Everything from the line containing "Which of the" through the last line of the records below should be printed exactly, please, and nothing else.

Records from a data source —

----

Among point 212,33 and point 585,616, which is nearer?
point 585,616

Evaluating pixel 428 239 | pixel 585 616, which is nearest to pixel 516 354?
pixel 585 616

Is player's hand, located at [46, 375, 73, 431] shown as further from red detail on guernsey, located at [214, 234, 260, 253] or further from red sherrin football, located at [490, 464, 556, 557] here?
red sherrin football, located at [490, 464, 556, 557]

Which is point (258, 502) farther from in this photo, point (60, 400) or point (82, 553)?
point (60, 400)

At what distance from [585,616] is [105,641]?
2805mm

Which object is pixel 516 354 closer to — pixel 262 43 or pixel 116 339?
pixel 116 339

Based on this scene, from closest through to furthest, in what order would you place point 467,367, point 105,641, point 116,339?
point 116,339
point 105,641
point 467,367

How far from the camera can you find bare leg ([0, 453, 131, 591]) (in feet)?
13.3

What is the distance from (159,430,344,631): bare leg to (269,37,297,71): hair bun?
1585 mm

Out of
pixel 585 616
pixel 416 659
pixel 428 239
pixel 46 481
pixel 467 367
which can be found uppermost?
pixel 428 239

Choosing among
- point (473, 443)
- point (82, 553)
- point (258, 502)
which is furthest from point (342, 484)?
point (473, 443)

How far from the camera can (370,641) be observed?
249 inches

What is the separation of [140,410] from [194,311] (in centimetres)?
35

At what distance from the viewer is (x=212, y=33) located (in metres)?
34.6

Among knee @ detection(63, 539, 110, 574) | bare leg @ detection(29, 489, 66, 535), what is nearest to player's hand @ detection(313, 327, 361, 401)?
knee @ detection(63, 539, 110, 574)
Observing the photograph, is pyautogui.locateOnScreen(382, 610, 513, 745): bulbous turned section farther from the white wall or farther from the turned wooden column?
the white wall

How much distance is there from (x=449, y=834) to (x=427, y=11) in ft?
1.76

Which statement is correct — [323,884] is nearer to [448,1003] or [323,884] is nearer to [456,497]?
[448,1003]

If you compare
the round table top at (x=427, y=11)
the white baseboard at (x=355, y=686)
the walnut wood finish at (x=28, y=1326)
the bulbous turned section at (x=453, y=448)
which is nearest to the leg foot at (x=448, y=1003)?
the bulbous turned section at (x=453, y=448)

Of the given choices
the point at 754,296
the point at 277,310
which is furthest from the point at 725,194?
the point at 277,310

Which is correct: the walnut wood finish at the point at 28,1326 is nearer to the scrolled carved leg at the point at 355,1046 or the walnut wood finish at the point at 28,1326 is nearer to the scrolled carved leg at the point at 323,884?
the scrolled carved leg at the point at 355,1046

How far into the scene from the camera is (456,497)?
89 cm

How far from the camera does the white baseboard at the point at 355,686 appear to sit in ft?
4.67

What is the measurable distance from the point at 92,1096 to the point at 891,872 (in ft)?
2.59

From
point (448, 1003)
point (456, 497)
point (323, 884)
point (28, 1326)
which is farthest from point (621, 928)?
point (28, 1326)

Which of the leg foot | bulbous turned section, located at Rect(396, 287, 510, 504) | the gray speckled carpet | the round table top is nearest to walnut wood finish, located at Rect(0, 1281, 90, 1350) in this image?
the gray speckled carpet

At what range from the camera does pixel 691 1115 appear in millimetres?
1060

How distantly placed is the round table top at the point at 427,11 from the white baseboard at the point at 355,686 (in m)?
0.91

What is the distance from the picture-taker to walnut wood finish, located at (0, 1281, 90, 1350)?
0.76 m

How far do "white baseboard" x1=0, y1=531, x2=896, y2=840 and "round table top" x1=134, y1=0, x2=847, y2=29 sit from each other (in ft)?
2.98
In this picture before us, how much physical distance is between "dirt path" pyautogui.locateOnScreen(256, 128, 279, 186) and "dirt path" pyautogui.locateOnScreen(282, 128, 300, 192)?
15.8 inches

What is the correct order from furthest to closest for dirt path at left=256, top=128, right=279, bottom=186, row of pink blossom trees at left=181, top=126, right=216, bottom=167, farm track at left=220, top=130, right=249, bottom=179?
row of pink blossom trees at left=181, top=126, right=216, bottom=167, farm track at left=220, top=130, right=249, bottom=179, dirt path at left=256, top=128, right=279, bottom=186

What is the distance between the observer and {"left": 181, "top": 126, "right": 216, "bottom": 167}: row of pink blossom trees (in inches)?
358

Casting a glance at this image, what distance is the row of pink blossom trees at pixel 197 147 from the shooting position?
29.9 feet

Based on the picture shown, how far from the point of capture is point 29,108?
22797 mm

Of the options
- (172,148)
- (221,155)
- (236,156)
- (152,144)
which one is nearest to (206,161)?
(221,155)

----

Full output —
Which of the leg foot | bulbous turned section, located at Rect(396, 287, 510, 504) | the gray speckled carpet | the round table top is nearest to walnut wood finish, located at Rect(0, 1281, 90, 1350) in this image?
the gray speckled carpet

At what range from the camera does pixel 691 1115 appear in millimetres?
1060

How distantly placed is the round table top at the point at 427,11 from the white baseboard at the point at 355,686 (in m)?
0.91

What is the distance from the picture-taker to walnut wood finish, located at (0, 1281, 90, 1350)?
0.76 m

How far do "white baseboard" x1=0, y1=531, x2=896, y2=840 and "round table top" x1=134, y1=0, x2=847, y2=29 sit from each other (in ft)?
2.98
In this picture before us, how much physical distance is between "dirt path" pyautogui.locateOnScreen(256, 128, 279, 186) and "dirt path" pyautogui.locateOnScreen(282, 128, 300, 192)?
15.8 inches

What is the correct order from furthest to closest for dirt path at left=256, top=128, right=279, bottom=186, row of pink blossom trees at left=181, top=126, right=216, bottom=167, farm track at left=220, top=130, right=249, bottom=179?
row of pink blossom trees at left=181, top=126, right=216, bottom=167, farm track at left=220, top=130, right=249, bottom=179, dirt path at left=256, top=128, right=279, bottom=186

What is the distance between the observer and {"left": 181, "top": 126, "right": 216, "bottom": 167}: row of pink blossom trees (in inches)?
358

Casting a glance at this image, what distance is the row of pink blossom trees at pixel 197 147 from the shooting position?
29.9 feet

Based on the picture shown, how far from the point of capture is point 29,108?
22797 mm

Of the options
- (172,148)
- (221,155)
- (236,156)
- (152,144)
which one is nearest to (206,161)?
(221,155)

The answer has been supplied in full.